Since the acceleration is constant, the average acceleration from first interval to second interval, and from second interval to third interval are equal. Average acceleration can also be written as initial minus final velocity as long as the time is also initial minus final time.

Formula used: In this solution we will be using the following formula;
$a = \dfrac{{{v_f} - {v_i}}}{{{t_f} - {t_i}}}$ where $a$ is the acceleration of a body, ${v_f}$ is the final velocity, ${v_i}$ is the initial velocity, ${t_f}$ is time at final velocity, and ${t_i}$ is the time as initial velocity.
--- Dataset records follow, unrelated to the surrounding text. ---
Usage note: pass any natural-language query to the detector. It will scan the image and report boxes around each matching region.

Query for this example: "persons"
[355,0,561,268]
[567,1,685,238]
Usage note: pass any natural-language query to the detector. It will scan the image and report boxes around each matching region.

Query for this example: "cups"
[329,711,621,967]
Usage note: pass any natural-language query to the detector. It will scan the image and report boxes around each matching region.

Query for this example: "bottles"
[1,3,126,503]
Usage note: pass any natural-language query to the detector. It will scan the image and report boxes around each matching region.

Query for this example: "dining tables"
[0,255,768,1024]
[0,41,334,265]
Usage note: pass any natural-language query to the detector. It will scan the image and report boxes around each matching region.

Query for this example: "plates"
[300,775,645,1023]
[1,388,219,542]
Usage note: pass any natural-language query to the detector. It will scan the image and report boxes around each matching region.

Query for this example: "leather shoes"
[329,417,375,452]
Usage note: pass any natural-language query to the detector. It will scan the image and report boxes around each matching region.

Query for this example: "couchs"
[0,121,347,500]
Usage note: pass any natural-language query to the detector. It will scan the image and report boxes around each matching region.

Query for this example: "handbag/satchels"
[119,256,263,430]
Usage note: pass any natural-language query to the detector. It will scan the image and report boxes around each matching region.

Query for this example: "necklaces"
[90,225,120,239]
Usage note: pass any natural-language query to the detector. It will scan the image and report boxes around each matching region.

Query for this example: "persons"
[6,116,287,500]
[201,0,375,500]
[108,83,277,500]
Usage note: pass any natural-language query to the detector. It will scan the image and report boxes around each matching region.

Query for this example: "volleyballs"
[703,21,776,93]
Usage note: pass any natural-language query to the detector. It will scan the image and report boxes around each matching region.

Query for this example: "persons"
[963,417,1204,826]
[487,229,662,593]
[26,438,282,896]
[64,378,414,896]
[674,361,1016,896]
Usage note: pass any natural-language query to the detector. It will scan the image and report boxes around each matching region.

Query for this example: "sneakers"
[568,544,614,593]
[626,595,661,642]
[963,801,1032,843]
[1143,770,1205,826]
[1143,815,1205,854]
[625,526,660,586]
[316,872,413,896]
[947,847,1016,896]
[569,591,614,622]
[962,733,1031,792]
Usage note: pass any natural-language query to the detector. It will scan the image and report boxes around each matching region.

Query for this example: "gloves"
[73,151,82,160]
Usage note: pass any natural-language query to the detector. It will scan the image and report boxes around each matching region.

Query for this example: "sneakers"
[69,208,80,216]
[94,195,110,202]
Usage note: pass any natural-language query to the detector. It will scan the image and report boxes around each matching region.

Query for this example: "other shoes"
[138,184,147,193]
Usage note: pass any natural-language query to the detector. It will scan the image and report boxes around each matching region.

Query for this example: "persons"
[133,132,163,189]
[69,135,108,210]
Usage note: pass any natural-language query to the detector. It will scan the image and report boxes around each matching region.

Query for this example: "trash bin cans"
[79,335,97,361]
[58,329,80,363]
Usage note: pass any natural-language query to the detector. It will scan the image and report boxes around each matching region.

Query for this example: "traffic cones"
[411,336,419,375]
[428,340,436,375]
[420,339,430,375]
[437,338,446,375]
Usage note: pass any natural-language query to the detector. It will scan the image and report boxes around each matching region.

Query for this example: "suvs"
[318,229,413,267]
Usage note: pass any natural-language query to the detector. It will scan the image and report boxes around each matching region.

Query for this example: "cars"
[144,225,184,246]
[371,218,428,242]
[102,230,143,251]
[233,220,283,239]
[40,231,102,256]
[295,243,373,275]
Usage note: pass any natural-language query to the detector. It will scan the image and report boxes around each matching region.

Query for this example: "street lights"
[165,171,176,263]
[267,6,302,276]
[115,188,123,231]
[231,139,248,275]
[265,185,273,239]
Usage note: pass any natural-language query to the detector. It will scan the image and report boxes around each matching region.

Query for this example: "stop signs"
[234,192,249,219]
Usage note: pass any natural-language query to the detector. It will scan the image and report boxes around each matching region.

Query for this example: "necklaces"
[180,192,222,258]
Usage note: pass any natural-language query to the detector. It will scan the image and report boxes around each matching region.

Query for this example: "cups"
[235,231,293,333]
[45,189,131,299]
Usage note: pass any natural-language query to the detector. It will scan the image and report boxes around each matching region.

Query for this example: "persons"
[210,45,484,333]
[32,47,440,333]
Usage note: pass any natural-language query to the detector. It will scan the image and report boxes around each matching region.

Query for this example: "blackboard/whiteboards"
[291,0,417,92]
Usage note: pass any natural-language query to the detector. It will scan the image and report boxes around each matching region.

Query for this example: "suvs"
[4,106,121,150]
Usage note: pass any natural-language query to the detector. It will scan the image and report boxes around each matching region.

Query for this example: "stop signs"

Complete step by step answer
A point is said to move with constant acceleration, during such acceleration, it possess velocity ${v_1}$ at time ${t_1}$, velocity ${v_2}$ at time ${t_2}$, and ${v_3}$ at time ${t_3}$.
Now acceleration between ${v_1}$ and ${v_2}$ will be given as
$a = \dfrac{{{v_f} - {v_i}}}{{{t_f} - {t_i}}} = \dfrac{{{v_2} - {v_1}}}{{{t_2} - {t_1}}}$ ( making ${v_2}$ as the final velocity) where ${v_f}$ is the final velocity, ${v_i}$ is the initial velocity, ${t_f}$ is time at final velocity, and ${t_i}$ is the time as initial velocity
Now, we can multiply both numerator and denominator as -1, hence
${a_{12}} = \dfrac{{ - \left( {{v_2} - {v_1}} \right)}}{{ - \left( {{t_2} - {t_1}} \right)}} = \dfrac{{{v_1} - {v_2}}}{{{t_1} - {t_2}}}$
Similarly for acceleration between ${v_2}$ and ${v_3}$, it can be written as
${a_{23}} = \dfrac{{ - \left( {{v_3} - {v_2}} \right)}}{{ - \left( {{t_3} - {t_2}} \right)}} = \dfrac{{{v_2} - {v_3}}}{{{t_2} - {t_3}}}$
Now, since the acceleration is said to be constant, the first acceleration and the second acceleration are hence equal, thus
${a_{12}} = {a_{23}}$
$\Rightarrow \dfrac{{{v_1} - {v_2}}}{{{t_1} - {t_2}}} = \dfrac{{{v_2} - {v_3}}}{{{t_2} - {t_3}}}$
By multiplying both sides by ${t_1} - {t_2}$ and dividing both sides by ${v_2} - {v_3}$, we have that
$\dfrac{{{v_1} - {v_2}}}{{{v_2} - {v_3}}} = \dfrac{{{t_1} - {t_2}}}{{{t_2} - {t_3}}}$
Hence, the correct option is C.

Note
For clarity, we need to note that the use of initial velocity minus final velocity (which was obtained from multiplying both sides by -1) in the actual sense works when only the magnitude of the acceleration is considered.
This is because, since velocity is a vector and time is a scalar, the direction of the change in velocity gets reversed, and this is not counterbalanced by any change in direction of time. However to balance it we make changes in time negative, like saying $10:00 - 10:30 = - 30\min$. The equation in general is just a mathematical equivalence, and not a physical reality.